━━━━━ 节选 ━━━━━

题目

原题在此

The i-th person has weight people[i], and each boat can carry a maximum weight of limit.
Each boat carries at most 2 people at the same time, provided the sum of the weight of those people is at most limit.
Return the minimum number of boats to carry every given person. (It is guaranteed each person can be carried by a boat.)

Example 1:
Input: people = [1,2], limit = 3
Output: 1
Explanation: 1 boat (1, 2)

Example 2:
Input: people = [3,2,2,1], limit = 3
Output: 3
Explanation: 3 boats (1, 2), (2) and (3)

Example 3:
Input: people = [3,5,3,4], limit = 5
Output: 4
Explanation: 4 boats (3), (3), (4), (5)

━━━━━

- _给定指令 1_:
按照船只载人题的规定，每条船同时最多能载几个人？
- _给定指令 2_:
请接着船只载人题的末尾续写下去。
这些数据与上面的船只载人题毫无关系。

━━━━━ 所给数据 ━━━━━

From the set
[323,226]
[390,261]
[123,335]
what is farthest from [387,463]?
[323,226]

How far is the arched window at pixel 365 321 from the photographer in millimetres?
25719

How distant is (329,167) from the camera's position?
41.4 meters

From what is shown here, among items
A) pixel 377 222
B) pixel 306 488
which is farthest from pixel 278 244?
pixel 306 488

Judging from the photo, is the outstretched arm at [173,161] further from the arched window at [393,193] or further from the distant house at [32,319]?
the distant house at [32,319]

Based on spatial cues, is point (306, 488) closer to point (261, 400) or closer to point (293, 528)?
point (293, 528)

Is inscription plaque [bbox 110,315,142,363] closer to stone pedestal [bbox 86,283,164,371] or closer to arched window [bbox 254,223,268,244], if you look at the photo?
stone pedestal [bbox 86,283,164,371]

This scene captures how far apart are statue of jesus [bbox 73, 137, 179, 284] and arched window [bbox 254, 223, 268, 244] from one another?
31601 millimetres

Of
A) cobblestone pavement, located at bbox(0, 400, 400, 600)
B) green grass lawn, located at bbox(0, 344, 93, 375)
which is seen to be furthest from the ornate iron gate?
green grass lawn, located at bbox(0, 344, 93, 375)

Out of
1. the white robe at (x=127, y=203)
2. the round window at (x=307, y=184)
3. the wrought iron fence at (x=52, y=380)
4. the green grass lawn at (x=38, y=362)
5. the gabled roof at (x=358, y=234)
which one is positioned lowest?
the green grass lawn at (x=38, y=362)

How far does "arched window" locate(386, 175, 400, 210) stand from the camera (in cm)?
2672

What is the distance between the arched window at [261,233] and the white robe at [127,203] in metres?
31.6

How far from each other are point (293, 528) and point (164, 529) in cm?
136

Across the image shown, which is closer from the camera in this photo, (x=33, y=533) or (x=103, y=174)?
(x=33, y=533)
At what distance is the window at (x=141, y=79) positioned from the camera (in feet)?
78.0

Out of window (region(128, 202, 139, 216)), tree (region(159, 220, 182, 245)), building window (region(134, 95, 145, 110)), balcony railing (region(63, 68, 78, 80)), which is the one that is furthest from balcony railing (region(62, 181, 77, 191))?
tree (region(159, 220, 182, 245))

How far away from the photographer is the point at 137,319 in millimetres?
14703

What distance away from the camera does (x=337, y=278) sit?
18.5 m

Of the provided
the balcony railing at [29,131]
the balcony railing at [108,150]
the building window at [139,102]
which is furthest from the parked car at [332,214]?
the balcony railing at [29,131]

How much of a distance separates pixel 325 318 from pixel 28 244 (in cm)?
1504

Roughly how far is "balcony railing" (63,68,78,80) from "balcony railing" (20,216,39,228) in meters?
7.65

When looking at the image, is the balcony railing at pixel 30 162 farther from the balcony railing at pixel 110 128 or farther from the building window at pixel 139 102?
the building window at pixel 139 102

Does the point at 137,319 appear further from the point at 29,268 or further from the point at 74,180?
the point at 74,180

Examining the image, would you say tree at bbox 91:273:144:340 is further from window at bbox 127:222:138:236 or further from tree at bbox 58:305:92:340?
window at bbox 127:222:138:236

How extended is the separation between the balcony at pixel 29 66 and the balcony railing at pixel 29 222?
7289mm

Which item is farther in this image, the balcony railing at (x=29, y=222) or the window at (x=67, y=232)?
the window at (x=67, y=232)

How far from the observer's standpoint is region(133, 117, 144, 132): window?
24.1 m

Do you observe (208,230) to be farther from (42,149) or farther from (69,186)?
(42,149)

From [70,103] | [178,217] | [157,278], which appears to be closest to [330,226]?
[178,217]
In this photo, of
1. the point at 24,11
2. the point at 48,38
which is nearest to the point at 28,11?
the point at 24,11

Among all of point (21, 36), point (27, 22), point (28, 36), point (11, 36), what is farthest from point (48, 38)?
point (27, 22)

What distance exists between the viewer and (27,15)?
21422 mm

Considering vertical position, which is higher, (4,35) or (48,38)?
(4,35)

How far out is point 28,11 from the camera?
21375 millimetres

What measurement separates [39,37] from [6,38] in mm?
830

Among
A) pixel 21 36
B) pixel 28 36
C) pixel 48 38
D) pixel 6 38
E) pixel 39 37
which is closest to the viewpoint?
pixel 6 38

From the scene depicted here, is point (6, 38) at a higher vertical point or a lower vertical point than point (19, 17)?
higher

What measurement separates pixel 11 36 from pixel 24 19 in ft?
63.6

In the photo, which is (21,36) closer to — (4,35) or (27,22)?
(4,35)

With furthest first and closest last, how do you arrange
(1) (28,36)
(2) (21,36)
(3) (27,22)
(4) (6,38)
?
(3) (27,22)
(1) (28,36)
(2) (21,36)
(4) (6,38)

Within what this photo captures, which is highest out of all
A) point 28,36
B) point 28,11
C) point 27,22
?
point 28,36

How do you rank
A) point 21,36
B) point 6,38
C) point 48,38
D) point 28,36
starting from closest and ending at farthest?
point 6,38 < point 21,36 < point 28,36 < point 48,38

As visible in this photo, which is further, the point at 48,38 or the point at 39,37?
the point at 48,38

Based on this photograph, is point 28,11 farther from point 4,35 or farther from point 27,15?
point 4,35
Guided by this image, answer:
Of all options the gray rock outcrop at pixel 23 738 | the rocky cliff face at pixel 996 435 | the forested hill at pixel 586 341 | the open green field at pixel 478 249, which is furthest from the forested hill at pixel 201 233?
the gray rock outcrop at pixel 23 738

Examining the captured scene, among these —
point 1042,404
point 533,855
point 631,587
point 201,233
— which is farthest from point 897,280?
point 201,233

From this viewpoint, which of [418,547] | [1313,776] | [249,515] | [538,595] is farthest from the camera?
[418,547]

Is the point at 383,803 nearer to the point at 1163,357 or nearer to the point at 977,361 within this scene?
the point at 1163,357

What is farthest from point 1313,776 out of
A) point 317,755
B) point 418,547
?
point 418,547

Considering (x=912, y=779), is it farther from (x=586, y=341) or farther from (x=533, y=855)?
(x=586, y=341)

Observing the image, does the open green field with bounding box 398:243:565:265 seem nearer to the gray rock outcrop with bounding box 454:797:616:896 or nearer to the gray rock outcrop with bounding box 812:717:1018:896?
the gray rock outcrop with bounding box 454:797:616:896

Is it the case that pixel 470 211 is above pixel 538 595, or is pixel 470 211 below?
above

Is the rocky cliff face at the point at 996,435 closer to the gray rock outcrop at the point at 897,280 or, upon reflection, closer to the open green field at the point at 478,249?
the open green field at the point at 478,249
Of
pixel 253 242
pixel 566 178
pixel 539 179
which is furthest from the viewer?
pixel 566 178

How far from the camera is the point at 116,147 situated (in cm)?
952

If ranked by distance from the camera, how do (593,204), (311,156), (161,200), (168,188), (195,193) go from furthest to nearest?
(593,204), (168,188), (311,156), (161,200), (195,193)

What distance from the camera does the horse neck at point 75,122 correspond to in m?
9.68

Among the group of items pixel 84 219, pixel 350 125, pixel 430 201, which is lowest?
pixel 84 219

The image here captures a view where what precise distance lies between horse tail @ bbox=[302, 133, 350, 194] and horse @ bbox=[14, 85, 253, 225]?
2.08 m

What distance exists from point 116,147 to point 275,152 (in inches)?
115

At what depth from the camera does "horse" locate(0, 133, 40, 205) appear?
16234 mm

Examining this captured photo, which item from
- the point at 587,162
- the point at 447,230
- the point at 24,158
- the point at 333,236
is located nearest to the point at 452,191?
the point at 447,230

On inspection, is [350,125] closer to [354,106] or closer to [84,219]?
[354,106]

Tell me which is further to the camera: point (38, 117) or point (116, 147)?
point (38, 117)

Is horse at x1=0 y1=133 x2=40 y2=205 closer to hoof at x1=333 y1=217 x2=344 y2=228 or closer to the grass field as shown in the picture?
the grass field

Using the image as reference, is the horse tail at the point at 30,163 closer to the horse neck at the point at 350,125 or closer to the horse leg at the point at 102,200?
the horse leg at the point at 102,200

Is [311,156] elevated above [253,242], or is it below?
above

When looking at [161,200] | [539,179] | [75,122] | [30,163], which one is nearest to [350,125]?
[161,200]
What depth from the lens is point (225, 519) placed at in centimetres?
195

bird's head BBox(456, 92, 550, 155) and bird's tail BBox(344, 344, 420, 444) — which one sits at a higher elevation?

━━━━━

- _书面回答 1_:
最多 2 人。

- _书面回答 2_:
Note:

1 <= people.length <= 50000
1 <= people[i] <= limit <= 30000

解析

方法一

将people排序, 然后判断情况上船:

当前最轻的和最重的不能坐一起 $\Rightarrow$ 最重的不能和任何人共坐一条船 $\Rightarrow$ 最重的人单独上船 $\Rightarrow$ tailPointer--;
当前最轻的和最重的能坐一起 $\Rightarrow$ 都上船 $\Rightarrow$ tailPointer--; headPointer++

重复上述过程直至 headPointer $\geq$ tailPointer

方法二

与方法一类似, 创建一个limit + 1长的数组当作map, 省去排序步骤.

代码

方法一(c++)

class Solution {
public:
    int numRescueBoats(vector<int>& people, int lim) {
        sort(people.begin(), people.end());
        int l = 0, r = people.size() - 1;
        int res = 0;
        while(l <= r) {
            if (people[l] + people[r] <= lim) l++;
            r--;
            res++;
        }
        return res;
    }
};

方法二(c++)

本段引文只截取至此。